The Javed Chowdhary Committee, set up by the Health Ministry in 2009 to examine the decision of suspending the licences of three public sector units on the ground of not complying to GMG standards in 2008 made the observation on implantation of Schedule M first and the Parliamentary panel headed by Amar Singh has recently endorsed the same.
"The Javed Chowdhary committee had rightfully concluded that it needs to be recognized that the sudden-death approach to the implementation of the GMP standards would serve no public purpose; it would only bring about a crisis, as the operations of a larger portion of the domestic drug sector would come to a halt. The above facts clearly indicate that so far judicious applicability of Drugs and Cosmetics Rules has been lacking. The case of the three public sector units is a classic example of total lack of accountability of all concerned. It is time that a fool-proof mechanism for regulating the manufacturing units of all categories- both in the private and public sector, is evolved. Simultaneously, review of infrastructure and manpower of the drug regulatory body also needs to be taken on a priority basis," the panel said.

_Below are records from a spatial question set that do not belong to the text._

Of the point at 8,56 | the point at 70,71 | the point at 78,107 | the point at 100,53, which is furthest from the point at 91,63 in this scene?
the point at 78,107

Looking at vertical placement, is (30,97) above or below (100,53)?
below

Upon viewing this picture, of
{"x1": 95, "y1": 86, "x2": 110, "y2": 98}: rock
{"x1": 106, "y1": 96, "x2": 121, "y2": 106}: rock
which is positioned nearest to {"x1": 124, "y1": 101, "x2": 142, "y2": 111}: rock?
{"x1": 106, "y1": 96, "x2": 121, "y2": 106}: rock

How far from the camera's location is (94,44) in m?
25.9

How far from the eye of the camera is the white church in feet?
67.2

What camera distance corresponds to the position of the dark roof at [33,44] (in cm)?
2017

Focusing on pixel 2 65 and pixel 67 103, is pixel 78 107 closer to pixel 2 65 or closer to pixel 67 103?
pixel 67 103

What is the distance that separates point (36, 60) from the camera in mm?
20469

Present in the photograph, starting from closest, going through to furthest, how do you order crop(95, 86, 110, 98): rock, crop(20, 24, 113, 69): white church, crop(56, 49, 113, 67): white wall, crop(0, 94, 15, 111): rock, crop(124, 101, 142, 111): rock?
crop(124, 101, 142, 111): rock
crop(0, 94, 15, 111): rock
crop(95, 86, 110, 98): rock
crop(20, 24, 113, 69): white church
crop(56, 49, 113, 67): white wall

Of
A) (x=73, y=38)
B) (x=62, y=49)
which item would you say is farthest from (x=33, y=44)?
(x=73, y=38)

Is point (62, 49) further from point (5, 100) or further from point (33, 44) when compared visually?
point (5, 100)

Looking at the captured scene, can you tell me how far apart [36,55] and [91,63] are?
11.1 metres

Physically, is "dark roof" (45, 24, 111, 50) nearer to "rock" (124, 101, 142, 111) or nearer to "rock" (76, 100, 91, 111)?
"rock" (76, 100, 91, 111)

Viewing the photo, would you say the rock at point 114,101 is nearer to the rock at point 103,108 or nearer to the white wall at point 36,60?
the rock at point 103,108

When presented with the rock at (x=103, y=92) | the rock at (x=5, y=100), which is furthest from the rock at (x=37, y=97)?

The report also took exception to having selective inspections. Central drug inspectors are carrying out inspection of only certain categories - vaccine & sera, large volume parenterals, notified medical devices, blood banks and units applying under WHO-GMP Certification Scheme. Drug manufacturing units are being inspected only on request, the report said.
``A critical issue analysed by the Javed Chowdhary Committee is the scope of the provisions of the GMP standards notified under the Drugs and Cosmetics Act, 1944 and Rules made there under. GMP standards for drug manufacture are largely identical to the WHO-GMP standards. - A large number of standards set out in Schedule 'M' of the Rules cannot be met to the fullest extent by every manufacturing facility. Assessment of compliance of many of the standards spelt out in descriptive language would depend on the subjective perspective of the inspector,'' the report said, basing on the findings of the Javed panel.

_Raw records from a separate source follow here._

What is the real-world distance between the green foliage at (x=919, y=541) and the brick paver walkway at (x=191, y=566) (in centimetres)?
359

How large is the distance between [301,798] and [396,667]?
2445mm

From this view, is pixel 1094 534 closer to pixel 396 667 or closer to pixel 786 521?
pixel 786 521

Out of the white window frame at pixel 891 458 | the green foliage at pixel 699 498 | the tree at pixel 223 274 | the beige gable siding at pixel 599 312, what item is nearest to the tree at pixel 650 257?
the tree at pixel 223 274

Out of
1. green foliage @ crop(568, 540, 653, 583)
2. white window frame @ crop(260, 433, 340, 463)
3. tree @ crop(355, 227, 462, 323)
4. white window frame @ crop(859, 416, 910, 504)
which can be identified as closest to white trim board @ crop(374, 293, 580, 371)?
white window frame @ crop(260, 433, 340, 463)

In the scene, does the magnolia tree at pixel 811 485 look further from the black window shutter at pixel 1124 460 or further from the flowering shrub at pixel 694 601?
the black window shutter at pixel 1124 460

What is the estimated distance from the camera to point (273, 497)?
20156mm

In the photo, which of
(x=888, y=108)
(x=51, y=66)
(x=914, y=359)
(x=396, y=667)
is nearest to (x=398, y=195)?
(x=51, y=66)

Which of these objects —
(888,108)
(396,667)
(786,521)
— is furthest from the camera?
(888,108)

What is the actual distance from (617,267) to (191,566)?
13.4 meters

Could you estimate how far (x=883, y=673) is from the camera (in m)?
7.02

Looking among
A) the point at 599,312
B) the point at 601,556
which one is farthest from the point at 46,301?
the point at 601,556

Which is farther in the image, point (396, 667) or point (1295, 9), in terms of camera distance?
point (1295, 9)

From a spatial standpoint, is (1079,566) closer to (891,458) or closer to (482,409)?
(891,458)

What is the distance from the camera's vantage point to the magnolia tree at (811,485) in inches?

The most important issue highlighted in the Javed Chowdhary Report relates to the jurisdiction of WHO Inspection team and the NRA team of India. Responsibilities of the Central License Approval Authority (Indian NRA) are not in any circumstances to be jointly discharged with the WHO. Accordingly, WHO was not permitted to join the Indian NRA team in its inspections carried out in 2001 and 2004. However, request of WHO was accepted by the Ministry in 2007 inspection.

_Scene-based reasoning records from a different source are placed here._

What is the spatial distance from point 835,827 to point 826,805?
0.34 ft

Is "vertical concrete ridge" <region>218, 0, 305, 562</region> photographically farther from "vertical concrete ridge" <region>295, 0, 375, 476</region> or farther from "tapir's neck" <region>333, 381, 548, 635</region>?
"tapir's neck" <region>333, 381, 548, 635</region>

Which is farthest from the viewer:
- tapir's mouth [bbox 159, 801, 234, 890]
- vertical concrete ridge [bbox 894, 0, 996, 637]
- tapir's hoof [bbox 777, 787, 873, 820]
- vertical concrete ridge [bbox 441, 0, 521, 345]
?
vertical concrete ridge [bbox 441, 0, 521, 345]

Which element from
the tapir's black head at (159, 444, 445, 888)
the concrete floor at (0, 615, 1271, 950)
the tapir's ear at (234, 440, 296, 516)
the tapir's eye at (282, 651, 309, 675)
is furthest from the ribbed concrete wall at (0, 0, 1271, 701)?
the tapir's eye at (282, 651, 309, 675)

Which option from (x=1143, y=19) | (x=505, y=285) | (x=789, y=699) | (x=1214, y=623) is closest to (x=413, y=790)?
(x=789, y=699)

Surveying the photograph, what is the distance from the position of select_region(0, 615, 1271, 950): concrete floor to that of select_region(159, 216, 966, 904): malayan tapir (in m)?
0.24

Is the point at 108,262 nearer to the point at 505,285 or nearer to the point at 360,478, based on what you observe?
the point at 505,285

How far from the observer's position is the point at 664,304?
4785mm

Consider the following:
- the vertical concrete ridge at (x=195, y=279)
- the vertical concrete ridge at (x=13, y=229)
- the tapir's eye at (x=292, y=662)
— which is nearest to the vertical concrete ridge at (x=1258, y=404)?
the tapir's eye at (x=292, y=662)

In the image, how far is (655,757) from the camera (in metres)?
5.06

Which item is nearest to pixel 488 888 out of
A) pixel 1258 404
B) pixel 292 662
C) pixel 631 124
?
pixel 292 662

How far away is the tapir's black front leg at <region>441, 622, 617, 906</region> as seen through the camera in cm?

Secondly, WHO in its capacity as a consultant to multi-lateral agencies (UNICEF, WB) which purchase drugs/ pharmaceuticals for their interventions in international health programmes, sets certain norms for pre-qualifying manufacturers bidding for these contracts. As a result, WHO is entitled to exclude the public sector vaccine units from their pre-qualified lists of manufacturers for international health interventions. However, NRA in India can take a differing view of the status of compliance for the very same units for its own purposes. Since WHO does not have any authority of superintendence over the Indian NRA, there can be no question of it de-recognising NRA, according to the report of the Parliamentary panel.